Tetapi ketika di verifikasi dengan test bera, ternyata pendengarannya normal saja. Kesimpulan sementara SUPER CUEK.

Menurut dokter Luh, dokter rehab medik Raihan dan Fadhel, Raihan hanya mengalami keterlambatan. Kemungkinan besar adalah ketika masa kehamilan terjadi hypermesis, banyak nutrisi yang dibutuhkan menjadi kurang asupan. Raihan mesti terapi wicara.

Dibanding Fadhel, Raihan memang jauh lebih super aktif. Tubuhnya selalu bergerak. Tetapi menurut dokter Raihan juga tidak hyperaktif. Dia masih bisa konsentrasi untuk suatu hal yang dia sukai, terutama menggambar. Diluar aktifitas menggambar Raihan bergerak terus seperti cacing. Saya teringat usia 3 bulan, karena kelincahan tanggannya sempat menyobek kornea mata saya. Lengan dan pipi ibunya habis dikruesin oleh jari Raihan yang tidak bisa diam.
Kalau mau tidur, tidak ada satu sudut tempat tidur yang dia lewati. Berguling kesana kemari. Yang sangat melelahkan adalah kalau naik bus umum. Pengalaman perjalanan dari Ancol menuju Sudirman benar-benar menguras energi. Dia selalu jalan ke depan dan ke belakang, padahal bus dalam keadaan jalan.

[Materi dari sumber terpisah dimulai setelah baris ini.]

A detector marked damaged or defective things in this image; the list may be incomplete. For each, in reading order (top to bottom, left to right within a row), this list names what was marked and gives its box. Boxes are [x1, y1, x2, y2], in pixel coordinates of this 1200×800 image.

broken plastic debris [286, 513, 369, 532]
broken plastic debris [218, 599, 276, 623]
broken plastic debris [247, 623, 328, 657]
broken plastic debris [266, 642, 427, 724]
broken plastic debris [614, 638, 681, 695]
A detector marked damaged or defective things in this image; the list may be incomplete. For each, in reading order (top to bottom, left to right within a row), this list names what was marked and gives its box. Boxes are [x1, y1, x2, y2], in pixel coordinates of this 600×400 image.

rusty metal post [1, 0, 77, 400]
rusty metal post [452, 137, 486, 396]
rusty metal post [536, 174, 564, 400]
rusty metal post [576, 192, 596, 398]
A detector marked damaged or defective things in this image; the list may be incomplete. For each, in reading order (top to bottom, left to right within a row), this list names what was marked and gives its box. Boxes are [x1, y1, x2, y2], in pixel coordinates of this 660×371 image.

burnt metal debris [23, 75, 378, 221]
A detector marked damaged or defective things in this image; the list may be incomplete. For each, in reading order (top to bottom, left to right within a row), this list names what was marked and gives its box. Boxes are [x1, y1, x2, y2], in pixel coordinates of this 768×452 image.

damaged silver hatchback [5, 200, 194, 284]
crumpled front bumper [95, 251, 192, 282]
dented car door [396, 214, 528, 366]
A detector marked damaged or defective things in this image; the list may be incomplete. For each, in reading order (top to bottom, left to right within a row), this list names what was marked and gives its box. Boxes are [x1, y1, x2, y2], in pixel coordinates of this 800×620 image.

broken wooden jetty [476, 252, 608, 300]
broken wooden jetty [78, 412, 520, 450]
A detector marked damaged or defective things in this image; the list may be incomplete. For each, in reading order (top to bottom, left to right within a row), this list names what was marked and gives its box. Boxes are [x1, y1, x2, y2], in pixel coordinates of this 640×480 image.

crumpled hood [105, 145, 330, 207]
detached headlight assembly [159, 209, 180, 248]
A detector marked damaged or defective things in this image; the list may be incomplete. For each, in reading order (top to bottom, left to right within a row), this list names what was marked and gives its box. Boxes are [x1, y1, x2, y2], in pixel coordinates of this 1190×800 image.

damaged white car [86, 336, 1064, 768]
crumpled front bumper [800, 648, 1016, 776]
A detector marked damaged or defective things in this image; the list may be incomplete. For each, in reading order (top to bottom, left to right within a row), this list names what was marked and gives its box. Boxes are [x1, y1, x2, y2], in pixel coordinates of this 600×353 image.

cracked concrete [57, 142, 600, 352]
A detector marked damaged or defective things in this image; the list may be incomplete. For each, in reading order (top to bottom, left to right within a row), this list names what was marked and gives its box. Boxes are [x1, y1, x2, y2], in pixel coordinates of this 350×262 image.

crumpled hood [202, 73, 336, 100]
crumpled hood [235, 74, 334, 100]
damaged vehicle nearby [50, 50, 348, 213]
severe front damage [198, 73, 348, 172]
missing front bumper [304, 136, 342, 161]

Sekarang Raihan sudah banyak kemajuan. Imitasi suara sudah dia kuasi. Kata-kata sudah dua suku kata. Hanya memang untuk anak usia 2.5 tahun kemampuan bicaranya masih setara dengan anak usia 1 tahun. Harapan saya cuma mudah-mudahan Raihan di sekolah tidak perlu guru pendamping seperti Fadhel.